No hay otro ingreso en la casa, aunque ahora suman el plan por Embarazo y que se destina, íntegro, a la niña pronta a llegar al mundo. Hace rato que Luciana pide ayuda, y hasta ahora lo que consiguió del «Estado presente», fueron un bolsón de comida mensual, la dieta insuficiente para el chico desnutrido, y dos colchones, que «al final me vinieron bien porque dormíamos en el suelo».
Asegura que en el municipio su nombre «está en rojo» porque no simpatiza demasiado con el intendente, y que «por eso no me dan la ayuda que necesito».
Al escuchar estas historias de vida, uno no puede menos que pensar en la cantidad de funcionarios/as que se amontonan en el Estado haciendo como que hacen, gastando fortunas siderales y derrochando nombramientos para los que «son del palo». Acá, además de Luciana, tenemos claramente una víctima: su hija de 16 abusada y adicta, golpeada por su pareja, atrapada en un círculo de violencia social e institucional, y desde afuera nos preguntamos dónde están el Ministerio de las Mujeres, Géneros y Diversidad de la nación, el Ministerio de las Mujeres, Políticas de Género y Diversidad Sexual de la provincia de Buenos Aires, y la Secretaría de las Mujeres, Políticas de Género y Diversidad Sexual del municipio de Pilar.
Elizabeth Gómez Alcorta, Estela Díaz y Eva Molina, todas usufructuando de cuantiosos recursos para organizar desayunos de trabajo, contratar actrices para charlas y talleres, twittear aniversarios de femicidios, reclamar la libertad de quienes consideran presas políticas. Cualquier cosa, menos lo que tienen que hacer: asistir a sus congéneres en desgracia.

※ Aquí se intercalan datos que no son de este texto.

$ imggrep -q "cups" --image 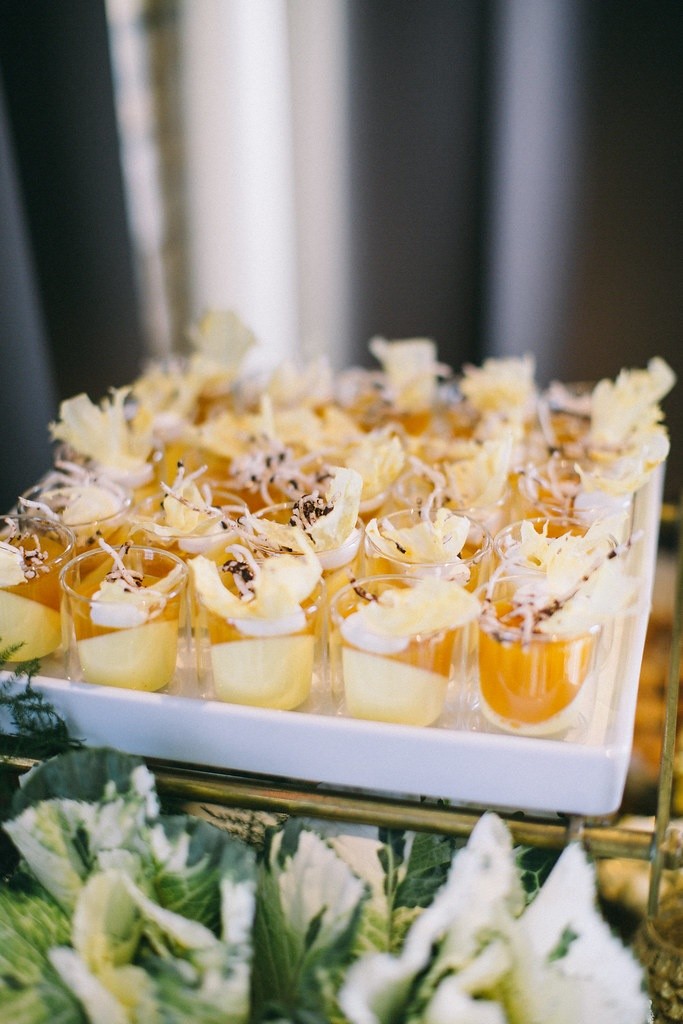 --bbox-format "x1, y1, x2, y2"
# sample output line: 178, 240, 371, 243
0, 361, 671, 738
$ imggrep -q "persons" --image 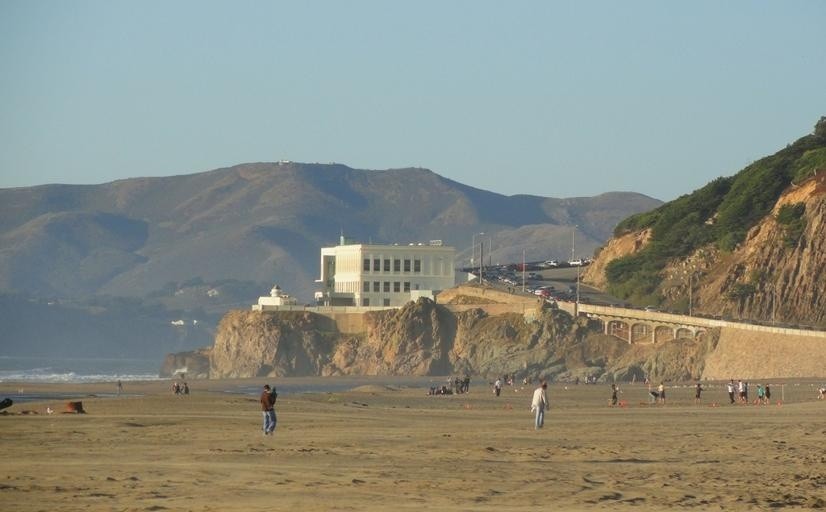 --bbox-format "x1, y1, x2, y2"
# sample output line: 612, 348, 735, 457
529, 380, 550, 430
737, 379, 744, 404
611, 383, 619, 405
695, 383, 704, 407
764, 382, 771, 405
756, 383, 766, 408
172, 381, 181, 395
657, 381, 667, 405
647, 382, 658, 403
115, 379, 124, 398
727, 378, 736, 406
816, 387, 826, 400
265, 384, 278, 406
421, 371, 597, 398
743, 381, 750, 405
260, 384, 276, 434
181, 382, 189, 394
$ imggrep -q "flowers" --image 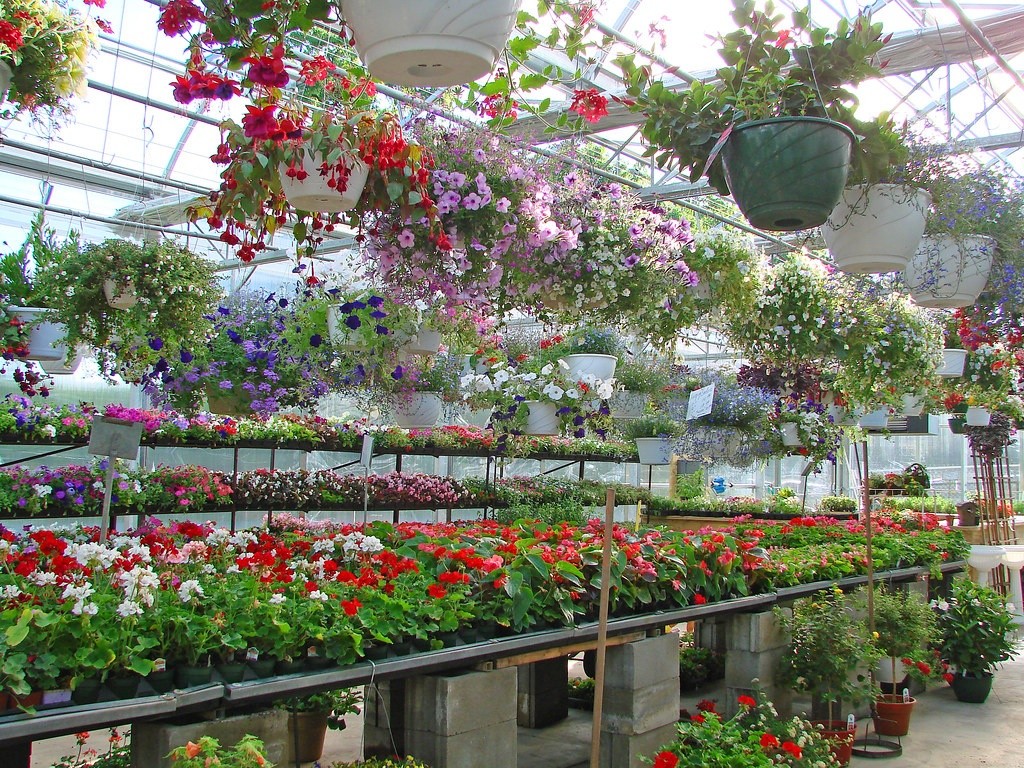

Estas chicas, por ejemplo, celebran el aborto y el lenguaje inclusivo, convencidas de que ambos constituyen un logro fundamental del feminismo progresista, mientras les importan nada los problemas de las mujeres reales, de las de carne y hueso. Viven en una nube de gas, enarbolando consignas que en los ´60 ya eran viejas. Para ellas es más importante hacer más confortable su despacho que, por caso, abrir refugios para mujeres golpeadas.
Para ellas, la solución al problema de Luciana es sencillo: echar a la calle a la que molesta. Ya no molestará a la familia, sino a la comunidad, y cuando ésta se queje por esa molestia, tendrán el pretexto justo para cargar las culpas sobre una sociedad machista y heteropatriarcal que somete a las mujeres a una existencia miserable.
Y así van por la vida. Pañuelito verde en la muñeca, con cara de «qué empática soy con mis hermanas», y salmodiando «vivas nos queremos». Pero en el fondo, lo único que les interesa es esa pequeña porción de poder que les permite vivir sin sobresaltos, con buenos salarios que, a su vez, les garantizan vacaciones en esas playas soñadas del Caribe.
Aclaración necesaria: para evitar malos entendidos, quien suscribe estas líneas es una mujer dispuesta a ayudar y ponerle la oreja a quienes lo necesiten, sin importar el género, la raza, o la clase social. Con sus congéneres, más que sorora…pero no boluda.